# O QUE FAZER:
**a.** Liste os estados que, segundo o texto sobre Alexandrina, ela começou a viver quase habitualmente a partir de março de 1938.
**b.** Prolongue o texto sobre Alexandrina a partir do ponto em que ele termina.

# TEXTO DA PÁGINA:
————
Até esta data,
a vida de Alexandrina conservou-se perfeitamente oculta; apenas sua irmã
Deolinda (que é a sua enfermeira e secretária, como ela lhe chamava) e sua
grande amiga D. Maria da Conceição Proença sabiam alguma coisa, por terem
que lhe escrever as cartas que ela ditava para o Director Espiritual. A
própria mãe da doente não estava nos segredos; só tinha presenciado os
ataques do demónio, porque eram visíveis, e alguns dos seus ímpetos de amor
a Nosso Senhor em que ela se erguia com a rapidez de que acima falámos.
Mas do dia de
Santa Teresinha do Menino Jesus em diante, 3 de Outubro de 1938, a vida de
Alexandrina mudou, ou melhor, permitiu Deus que se tornasse cada vez mais
conhecida,
Do que sucedeu
nesse dia e em todas as sextas-feiras daí por diante até 27 de Março de
1942, há testemunhas variadíssimas e o falecido Padre José Alves Terças, na
sua obra "Vida de Cristo - A Paixão Dolorosa", fasc. X, escreveu alguma
coisa que impressionou variamente o público. A nosso juízo, era cedo demais
para se dar a lume qualquer relato sobre o assunto.
Resumamos
parte do que então foi mandado para SS. Pio XI, pois havia razões, como
diremos depois, pelas quais o Papa devia ser informado.
Já desde Março
de 1938 em diante que a Alexandrina começou a viver num estado quase
habitual de terrores, abandonos, esmagamentos e agonias a que podemos chamar
um prolongado Horto. Às vezes eram horas seguidas e até noites inteiras de
indescritíveis angústias. Mostrava-lhe Nosso Senhor, ao mesmo tempo, grandes
castigos que estavam para cair sobre a Terra.
Nunca, porém,
foram tão longe esses horrores de espírito como de 2 para 3 de Outubro desse
ano. Via-se como que esmagada com o peso de todo o mundo, a Terra a abrir-se
como que para devorar os homens e, por cima, o céu em furiosíssima
tempestade, ouvindo-se constantemente uma voz terrível que a trespassava e
esmagava toda:
“Vingança!
Vingança!... Maldita! Vou esmagar-te!"
E ela
exclamava: "Ai, a ira de Deus a esmagar-me! ai! ai! ai!"
Então
convida-a Nosso Senhor para um calvário mais doloroso:
– Aceitas, minha filha, um calvário que Eu só dou às minhas filhas mais
predilectas?
– Aceito, meu Jesus! - foi a resposta pronta e generosa.
Era na véspera
do dia de Santa Teresinha, à noite, quando este convite lhe foi feito. Jesus
anuncia-lhe então que, no dia seguinte, depois das 12 horas, começará a sua
paixão do Horto ao Gólgota e terminará às 3 horas da tarde e então ficará
Ele com ela a desabafar às suas mágoas, até às 6 da tarde.
Na verdade,
tudo se realizou assim e os presentes vimos desenrolar-se o drama da paixão
o mais ao vivo que era possível, ficando sempre ocultos os estigmas, pois
ela tinha pedido a Nosso Senhor que nada se percebesse. A Paixão foi
violentíssima: os presentes desfaziam-se em lágrimas ante aquele espectáculo
bem visivelmente de dor.
————
# DADOS DE ENTRADA:

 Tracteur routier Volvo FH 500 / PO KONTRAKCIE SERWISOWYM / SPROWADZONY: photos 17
————
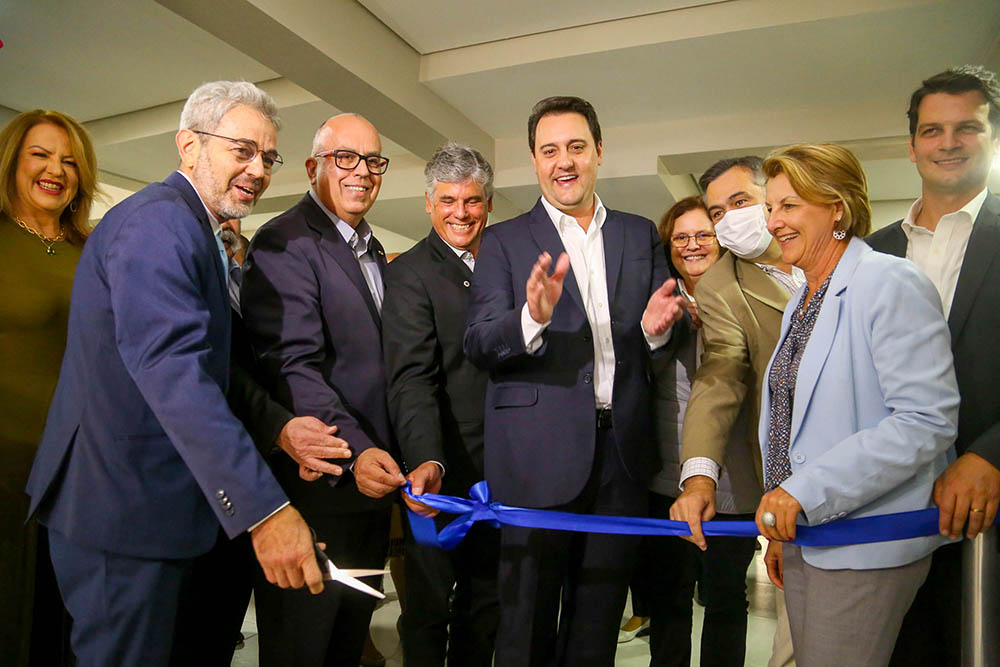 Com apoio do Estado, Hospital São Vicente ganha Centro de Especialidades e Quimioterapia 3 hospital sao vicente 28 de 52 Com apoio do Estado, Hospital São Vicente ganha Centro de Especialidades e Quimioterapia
————
# RESULTADOS:
**a.** terrores, abandonos, esmagamentos, agonias

**b.**
Ela ficou
esmagada de todo. No colóquio que se prolongou das 3 às 6 da tarde,
ouviram-se, entre outras muitas, estas palavras:
Como Vos
amo? (era o que Nosso Senhor lhe dizia, por isso vai em interrogação);
no meio de tanta dor? Ó Jesus, não foi no meio da dor que nos amastes
também?.. Pois foi! Agora, não Vos havia de amar? Oh, como era injusta, meu
Jesus!... Tendes muita pena de me fazer sofrer? Mas eu ofereci-me, com toda
a generosidade? Mas Jesus, eu queria amor! Não me dais, Jesus? Dai-me! Não
podeis dar-me mais?... Eu queria morrer de amor! Já mo prometestes? Ao que
prometeis, não faltais? Eu bem sei... Jesus, eu sou vossa? Sempre o fui?
Então quereis-me assim, tanto, tanto? Sou a vossa heroína? Sou toda para
Vós, não é, Jesus? Sou uma louquinho consumida, perdida no amor de Jesus?...
Depois desse
primeiro êxtase da Paixão tão prolongado e tão doloroso, ficou vários dias
sem poder comer nem beber. Experimentava tortura em todos os sentidos do
corpo, até no olfacto, pois tinha o sentimento de que tudo lhe cheirava a
cães mortos. É daí por diante sobretudo que ninguém podia pronunciar na sua
presença a palavra pecador: sentia-se logo novamente esmagada e contorcia-se
toda dolorosamente. Cessou de ditar cartas; só passado mais de um mês é que
torna a ditar e então começam as suas mais belas cartas.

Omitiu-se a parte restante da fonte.